=== Page ===

2. Mutations of Modflow data, for example regrid_like, do not have to be done twice. In the initial idea, regridding would have to be called once for the MetaSWAP model and once for the Modflow6Simulation, as we do not check wether the Modflow package assigned to the two different models is a copy or the same package for each model. The proposed approach also means no calls to Modflow6Package.regrid_like are done outside the mf6 module, reducing clutter a bit.

The same approach can be taken for the CouplerMapping object in iMOD Python, and the NodeSvatMapping, RechargeSvatMapping, WellSvatMapping objects in primod.

The MetaMod.write method would be the place fetch the Modflow packages and pass them on through to MetaSwapModel.write

[JoerivanEngelen]

The proposed approach means quite a serious refactoring exercise. Best approach here is probably first trying to make this:

class Sprinkling:
    def __init__(
        self,
        max_abstraction_groundwater: xr.DataArray,
        max_abstraction_surfacewater: xr.DataArray,
        modflow_wel: Mf6Wel
     ):
        self.well = modflow_wel
...

    def write(
        self,
        directory: Union[str, Path],
        index: np.ndarray,
        svat: xr.DataArray,
    ):
...

With this we can test if no changes in derived mappings occur when coupling to Mf6Wel, instead of WellDisStructured. It means the Sprinkling package still cannot be regridded, but this is acceptable for now, as this is already the present state.

I will create a separate issue with the proposed refactoring.

=== Recorded information ===

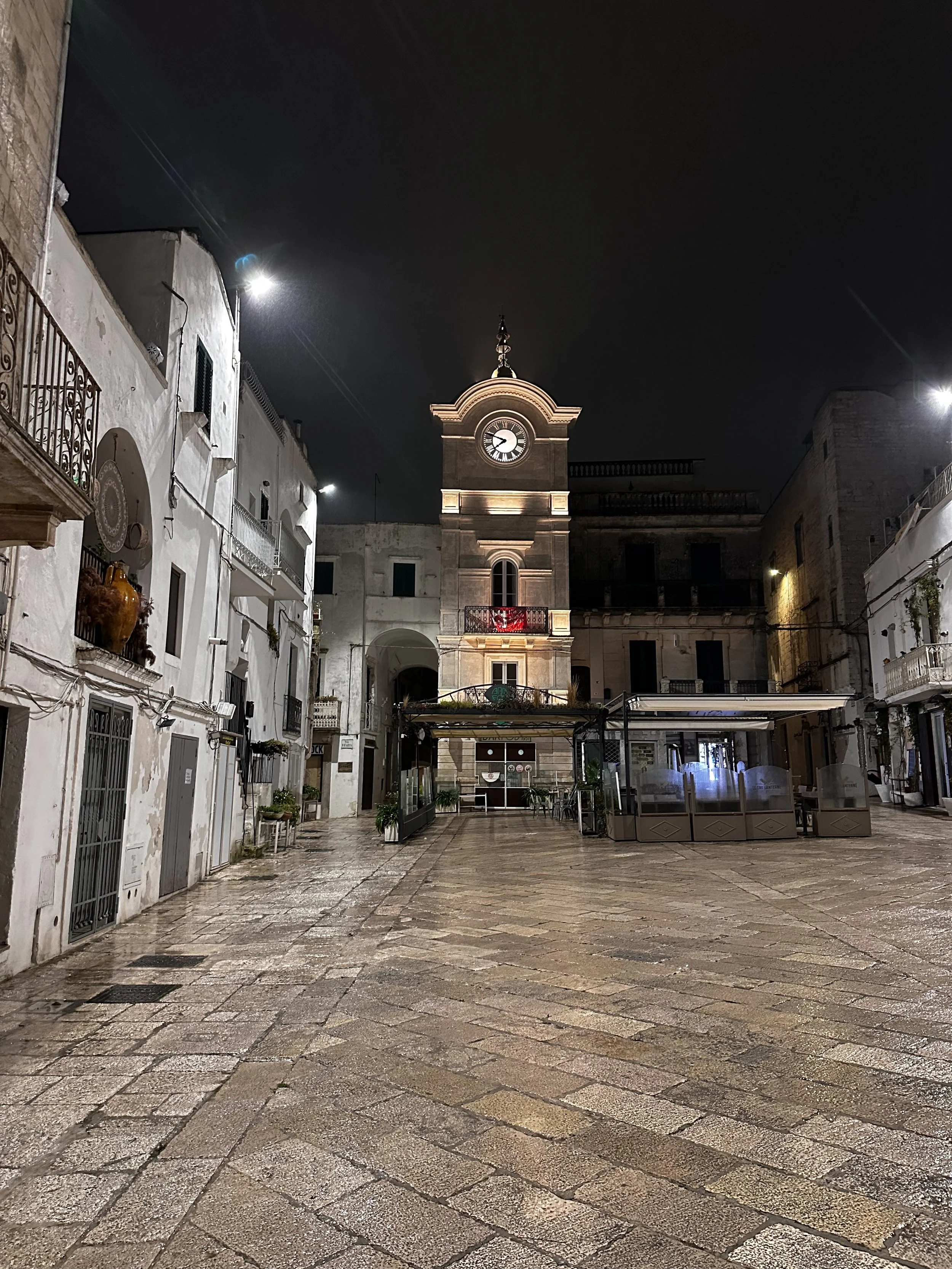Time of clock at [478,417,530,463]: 7:48
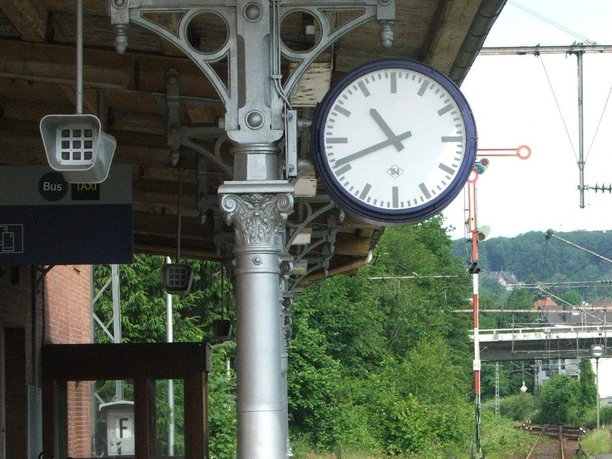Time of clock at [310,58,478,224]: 10:41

===

» **What this exercise asks**:
• 1. Answer these from the Modflow refactoring thread:
(a) Which method would be the place to fetch the Modflow packages and pass them on to MetaSwapModel.write?
(b) In the proposed Sprinkling class, what type is given for the modflow_wel argument?
(c) What does the writer say they will create for the proposed refactoring?
• 2. From the Modflow refactoring thread, write out the passage that begins with the words "The same approach" and ends with "objects in primod.".

» **Solutions for each task**:
• 1.
(a) The MetaMod.write method.
(b) Mf6Wel.
(c) A separate issue.

• 2.
The same approach can be taken for the CouplerMapping object in iMOD Python, and the NodeSvatMapping, RechargeSvatMapping, WellSvatMapping objects in primod.